▶ _Рабочее задание_: Подхватите приведенный ниже текст об ужине у Сталина и продолжите его сразу после последней фразы.

Подобное начало ужина породило во мне еретическую мысль: ведь эти люди, вот так замкнутые в своем узком кругу, могли бы придумать и еще более бессмысленные поводы, чтобы пить водку, - длину столовой в шагах или число пядей в столе. А кто знает, может быть, они и этим занимаются! От определения количества водки по градусам холода вдруг пахнуло на меня изоляцией, пустотой и бессмысленностью жизни, которой живет советская верхушка, собравшаяся вокруг своего престарелого вождя и играющая одну из решающих ролей в судьбе человеческого рода. Вспомнил я и то, что русский царь Петр Великий устраивал со своими помощниками похожие пирушки, на которых ели и пили до потери сознания и решали судьбу России и русского народа.
Ощущение опустошенности такой жизни не исчезало, а постоянно ко мне во время ужина возвращалось, несмотря на то что я гнал его от себя. Его особенно усугубляла старость Сталина с явными признаками сенильности. И никакие уважение и любовь, которые я все еще упрямо пестовал в себе к его личности, не могли вытеснить из моего сознания этого ощущения. В его физическом упадке было что-то трагическое и уродливое.
Но трагическое не было на виду - трагическими были мои мысли о неизбежности распада даже такой великой личности. Зато уродливое проявлялось ежеминутно.
Сталин и раньше любил хорошо поесть, но теперь он проявлял такую прожорливость, словно боялся, что ему не достанется любимое блюдо. Пил же он сейчас, наоборот, меньше и осторожнее, как бы взвешивая каждую каплю, - чтобы не повредила. Еще более заметным было изменение его мысли. Он охотно вспоминал свою молодость - ссылку в Сибири, детство на Кавказе, новое же каждый раз сравнивал с чем-нибудь из прошедшего:
- Да, помню, то же самое было...
Непостижимо, насколько он изменился за два-три года. Когда я видел его в последний раз, в 1945 году, он был еще подвижным, с живыми и свежими мыслями, с острым юмором. Но тогда была война, и ей, очевидно, Сталин отдал последнее напряжение сил, достиг своих последних пределов. Сейчас он смеялся над бессмысленными и плоскими шутками, а политический смысл рассказанного мною анекдота, в котором он перехитрил Черчилля и Рузвельта, не только до него не дошел, но мне показалось, что он по-старчески обиделся, - на лицах присутствующих я увидел неловкость и озадаченность.
В одном лишь он был прежним Сталиным: резкий, острый, подозрительный при любом несогласии с ним. Он прерывал даже Молотова, и между ними чувствовалась напряженность. Все ему поддакивали, избегая излагать свое мнение прежде, чем он выскажет свое, спешили с ним согласиться. Как обычно, разговор перескакивал с темы на тему, так я его и буду извлекать из памяти.
Сталин заговорил и об атомной бомбе:
- Это сильная вещь, сильная!

▶ _Зафиксированные данные_:

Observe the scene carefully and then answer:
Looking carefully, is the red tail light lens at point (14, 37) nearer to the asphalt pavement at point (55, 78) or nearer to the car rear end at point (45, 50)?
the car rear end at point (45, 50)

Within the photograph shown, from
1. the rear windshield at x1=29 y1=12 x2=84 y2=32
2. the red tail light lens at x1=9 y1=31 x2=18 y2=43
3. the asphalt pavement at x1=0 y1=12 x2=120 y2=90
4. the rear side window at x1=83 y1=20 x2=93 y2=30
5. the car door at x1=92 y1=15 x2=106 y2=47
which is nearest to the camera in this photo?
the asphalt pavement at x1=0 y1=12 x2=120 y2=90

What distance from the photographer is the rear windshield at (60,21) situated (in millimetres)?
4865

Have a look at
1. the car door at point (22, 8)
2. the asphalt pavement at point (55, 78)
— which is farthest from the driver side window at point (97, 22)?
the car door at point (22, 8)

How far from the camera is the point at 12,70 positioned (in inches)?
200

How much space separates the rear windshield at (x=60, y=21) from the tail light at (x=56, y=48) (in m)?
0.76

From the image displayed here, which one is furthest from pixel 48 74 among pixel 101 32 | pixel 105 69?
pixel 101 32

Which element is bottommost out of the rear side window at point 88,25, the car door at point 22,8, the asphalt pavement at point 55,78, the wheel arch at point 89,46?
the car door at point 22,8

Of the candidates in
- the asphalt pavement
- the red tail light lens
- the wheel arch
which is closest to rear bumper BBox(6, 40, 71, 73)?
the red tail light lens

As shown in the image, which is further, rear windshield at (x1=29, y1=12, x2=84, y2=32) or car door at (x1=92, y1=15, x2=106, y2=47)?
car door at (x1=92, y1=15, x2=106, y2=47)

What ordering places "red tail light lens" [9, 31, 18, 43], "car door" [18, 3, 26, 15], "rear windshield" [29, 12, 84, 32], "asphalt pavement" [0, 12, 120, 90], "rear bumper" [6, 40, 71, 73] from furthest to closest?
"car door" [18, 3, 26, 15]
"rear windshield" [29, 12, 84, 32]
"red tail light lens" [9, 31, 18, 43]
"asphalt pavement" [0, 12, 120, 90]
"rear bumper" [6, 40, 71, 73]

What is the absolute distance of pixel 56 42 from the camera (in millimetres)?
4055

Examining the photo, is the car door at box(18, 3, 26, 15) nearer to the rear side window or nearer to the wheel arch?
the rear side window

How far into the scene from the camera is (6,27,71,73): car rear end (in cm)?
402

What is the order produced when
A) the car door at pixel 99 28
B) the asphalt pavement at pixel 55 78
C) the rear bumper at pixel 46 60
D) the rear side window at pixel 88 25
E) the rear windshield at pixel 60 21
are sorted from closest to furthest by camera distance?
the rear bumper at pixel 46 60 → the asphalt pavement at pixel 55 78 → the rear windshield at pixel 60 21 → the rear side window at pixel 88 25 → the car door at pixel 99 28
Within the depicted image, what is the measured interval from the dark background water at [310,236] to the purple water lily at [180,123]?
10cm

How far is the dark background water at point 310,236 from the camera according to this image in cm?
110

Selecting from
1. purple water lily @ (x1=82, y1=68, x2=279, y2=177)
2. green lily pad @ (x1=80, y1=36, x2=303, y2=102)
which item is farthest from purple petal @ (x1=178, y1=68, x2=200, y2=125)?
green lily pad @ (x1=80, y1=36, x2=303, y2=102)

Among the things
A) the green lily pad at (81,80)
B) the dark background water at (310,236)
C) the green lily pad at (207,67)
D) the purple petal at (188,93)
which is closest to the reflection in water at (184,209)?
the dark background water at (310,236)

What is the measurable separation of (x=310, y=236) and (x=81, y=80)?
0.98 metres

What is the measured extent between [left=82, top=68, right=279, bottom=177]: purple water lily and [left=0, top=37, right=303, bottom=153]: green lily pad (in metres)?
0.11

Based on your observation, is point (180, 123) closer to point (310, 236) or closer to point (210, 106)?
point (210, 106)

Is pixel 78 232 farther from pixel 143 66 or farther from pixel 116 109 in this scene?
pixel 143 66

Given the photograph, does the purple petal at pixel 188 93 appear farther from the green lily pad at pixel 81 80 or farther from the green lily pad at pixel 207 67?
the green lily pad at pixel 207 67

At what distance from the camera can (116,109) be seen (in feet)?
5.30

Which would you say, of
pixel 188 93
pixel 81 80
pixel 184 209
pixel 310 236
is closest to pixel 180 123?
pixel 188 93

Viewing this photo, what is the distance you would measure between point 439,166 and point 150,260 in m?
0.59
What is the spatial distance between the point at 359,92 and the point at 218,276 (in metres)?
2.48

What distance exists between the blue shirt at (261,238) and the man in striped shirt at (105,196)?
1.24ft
* * *
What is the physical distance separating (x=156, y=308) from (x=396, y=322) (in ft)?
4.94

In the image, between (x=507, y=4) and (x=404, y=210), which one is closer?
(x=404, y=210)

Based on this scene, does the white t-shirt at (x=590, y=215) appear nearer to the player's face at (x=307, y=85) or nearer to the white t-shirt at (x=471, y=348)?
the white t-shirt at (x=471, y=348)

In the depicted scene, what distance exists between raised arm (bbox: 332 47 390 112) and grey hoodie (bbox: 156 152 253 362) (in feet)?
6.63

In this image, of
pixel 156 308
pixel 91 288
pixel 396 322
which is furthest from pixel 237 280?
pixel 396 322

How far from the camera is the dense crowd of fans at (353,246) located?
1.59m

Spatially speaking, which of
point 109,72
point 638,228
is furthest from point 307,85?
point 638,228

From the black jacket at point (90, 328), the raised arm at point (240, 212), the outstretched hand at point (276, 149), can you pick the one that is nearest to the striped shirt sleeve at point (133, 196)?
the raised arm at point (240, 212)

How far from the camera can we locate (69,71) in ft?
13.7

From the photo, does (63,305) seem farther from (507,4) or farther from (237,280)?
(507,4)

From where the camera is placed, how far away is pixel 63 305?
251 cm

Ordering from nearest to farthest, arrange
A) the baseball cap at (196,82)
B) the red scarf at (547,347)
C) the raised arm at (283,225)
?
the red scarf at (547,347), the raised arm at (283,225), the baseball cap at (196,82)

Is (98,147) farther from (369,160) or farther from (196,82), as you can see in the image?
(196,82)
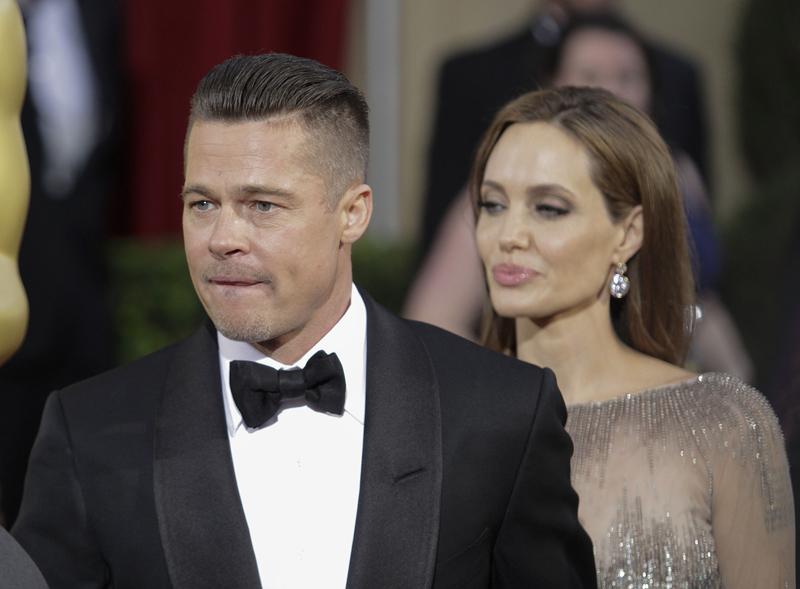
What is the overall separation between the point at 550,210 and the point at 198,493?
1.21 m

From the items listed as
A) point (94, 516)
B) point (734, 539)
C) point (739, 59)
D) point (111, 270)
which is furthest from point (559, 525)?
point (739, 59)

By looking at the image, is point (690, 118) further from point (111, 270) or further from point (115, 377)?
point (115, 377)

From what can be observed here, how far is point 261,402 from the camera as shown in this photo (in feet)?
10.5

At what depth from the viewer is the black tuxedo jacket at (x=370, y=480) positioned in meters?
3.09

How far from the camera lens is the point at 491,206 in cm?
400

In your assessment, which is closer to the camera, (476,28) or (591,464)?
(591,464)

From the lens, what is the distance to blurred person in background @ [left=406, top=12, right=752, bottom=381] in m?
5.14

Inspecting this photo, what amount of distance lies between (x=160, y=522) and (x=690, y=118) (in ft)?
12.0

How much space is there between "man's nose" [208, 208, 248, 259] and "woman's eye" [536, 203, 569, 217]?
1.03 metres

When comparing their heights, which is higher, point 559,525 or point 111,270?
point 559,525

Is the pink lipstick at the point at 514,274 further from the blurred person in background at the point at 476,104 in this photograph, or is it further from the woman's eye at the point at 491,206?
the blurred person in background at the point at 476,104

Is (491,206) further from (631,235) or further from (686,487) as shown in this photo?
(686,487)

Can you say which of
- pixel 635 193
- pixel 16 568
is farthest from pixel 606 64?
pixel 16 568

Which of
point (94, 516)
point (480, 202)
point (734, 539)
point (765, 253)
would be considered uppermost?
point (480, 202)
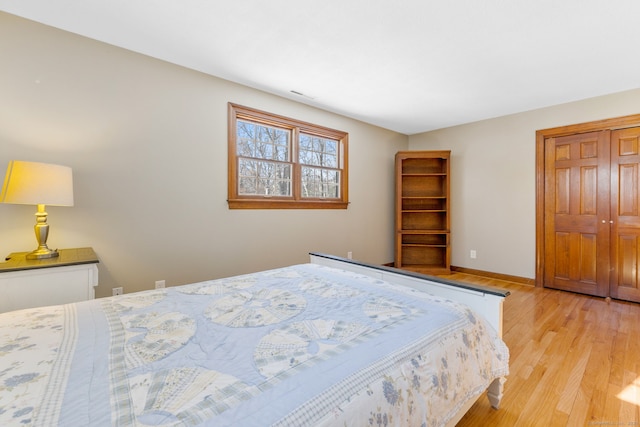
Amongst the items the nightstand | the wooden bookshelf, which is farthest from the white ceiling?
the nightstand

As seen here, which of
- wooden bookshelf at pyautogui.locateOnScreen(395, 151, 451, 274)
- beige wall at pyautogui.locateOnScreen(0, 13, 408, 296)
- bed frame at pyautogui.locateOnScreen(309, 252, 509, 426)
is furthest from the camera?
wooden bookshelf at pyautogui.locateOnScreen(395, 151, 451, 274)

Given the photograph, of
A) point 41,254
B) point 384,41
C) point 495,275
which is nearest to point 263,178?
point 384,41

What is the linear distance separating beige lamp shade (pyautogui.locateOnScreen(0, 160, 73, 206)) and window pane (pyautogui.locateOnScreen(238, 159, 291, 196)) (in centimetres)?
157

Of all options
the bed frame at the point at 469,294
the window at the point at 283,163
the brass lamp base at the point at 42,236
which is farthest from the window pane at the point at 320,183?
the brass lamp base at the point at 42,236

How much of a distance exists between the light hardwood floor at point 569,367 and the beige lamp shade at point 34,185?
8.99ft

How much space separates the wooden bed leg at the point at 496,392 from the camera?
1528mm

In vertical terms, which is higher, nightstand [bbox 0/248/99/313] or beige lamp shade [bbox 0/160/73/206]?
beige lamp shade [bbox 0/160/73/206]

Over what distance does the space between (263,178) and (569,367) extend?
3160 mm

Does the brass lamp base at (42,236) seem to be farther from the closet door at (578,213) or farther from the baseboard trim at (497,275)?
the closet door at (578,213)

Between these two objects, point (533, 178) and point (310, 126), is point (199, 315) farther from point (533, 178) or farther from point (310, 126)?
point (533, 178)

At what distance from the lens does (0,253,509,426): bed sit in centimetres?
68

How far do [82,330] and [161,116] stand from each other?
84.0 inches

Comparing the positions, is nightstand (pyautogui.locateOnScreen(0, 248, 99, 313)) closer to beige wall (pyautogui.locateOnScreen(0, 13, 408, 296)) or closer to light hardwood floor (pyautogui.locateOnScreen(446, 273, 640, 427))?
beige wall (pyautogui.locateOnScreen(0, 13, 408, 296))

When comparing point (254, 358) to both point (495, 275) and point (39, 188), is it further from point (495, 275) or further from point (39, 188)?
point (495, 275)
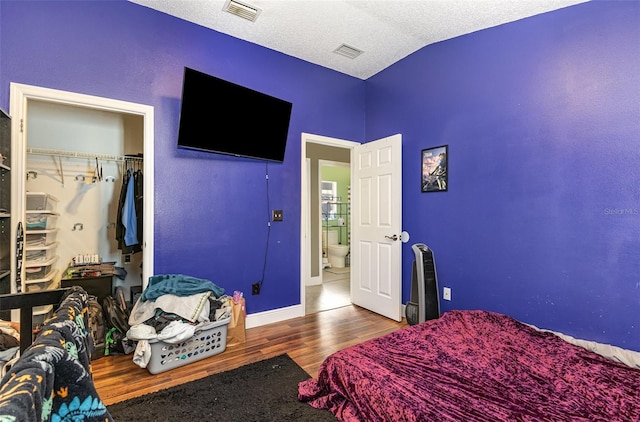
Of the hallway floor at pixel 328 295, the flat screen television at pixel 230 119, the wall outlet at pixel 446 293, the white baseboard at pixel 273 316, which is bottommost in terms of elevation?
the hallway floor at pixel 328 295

▶ _Ответ приводится ниже_:
На его лице было выражение восхищения, ясно было, что он не успокоится до тех пор, пока и сам не добудет эту "сильную вещь". Но он ничего не сказал, есть ли она уже у СССР, идет ли над нею работа.
Между тем когда Кардель и я месяц спустя встретились в Москве с Димитровым, он нам как бы по секрету рассказал, что у русских уже есть атомная бомба, причем лучше американской, то есть той, что была сброшена на Хиросиму. Думаю, что это не соответствовало действительности и что русские только создавали атомную бомбу. Но разговор был, и я его привожу.
В эту ночь и потом на встрече с болгарской делегацией Сталин говорил, что Германия останется разделенной:
- Запад из западной Германии сделает свое, а мы из восточной Германии свое государство!
Эта его мысль была новой, однако понятной - она исходила из всего курса советской политики по отношению к Восточной Европе и по отношению к Западу.
Непонятным для меня было заявление Сталина и советских руководителей в присутствии болгар и югославов летом 1946 года, что вся Германия должна быть нашей, то есть советской, коммунистической. Один из присутствующих, когда я его спросил: "А как русские думают это осуществить?" – ответил мне: "Вот этого и я не знаю!" Я думаю, что не знали и те, кто произносил это заявление, и что они еще были опьянены военными победами и надеждой на экономический и иной распад Западной Европы.
Сталин меня внезапно в конце ужина спросил, почему в югославской партии мало евреев и почему они не играют в ней никакой роли? Я попытался объяснить:
- Евреев в Югославии вообще немного, и в большинстве они принадлежали к среднему слою. - Я добавил: - Единственный выдающийся коммунист-еврей это Пьяде, но и он больше чувствует себя сербом, чем евреем.
Сталин начал вспоминать:
- Пьяде, небольшой, в очках? Да, помню, он был у меня. А каковы его функции?
- Член Центрального комитета, старый коммунист, переводчик "Капитала", - объяснил я.
- А у нас в Центральном комитете евреев нет! прервал меня он и начал вызывающе смеяться:
- Вы антисемиты! И вы, Джилас, и вы антисемит! Этот смех и его слова я понял, как и следовало, в обратном смысле - как выражение его антисемитизма и вызов, чтобы я высказал свое мнение о евреях, в особенности о евреях в коммунистическом движении. Я молчал и посмеивался - это мне было нетрудно, поскольку я антисемитом никогда не был, а коммунистов разделял только на хороших и плохих.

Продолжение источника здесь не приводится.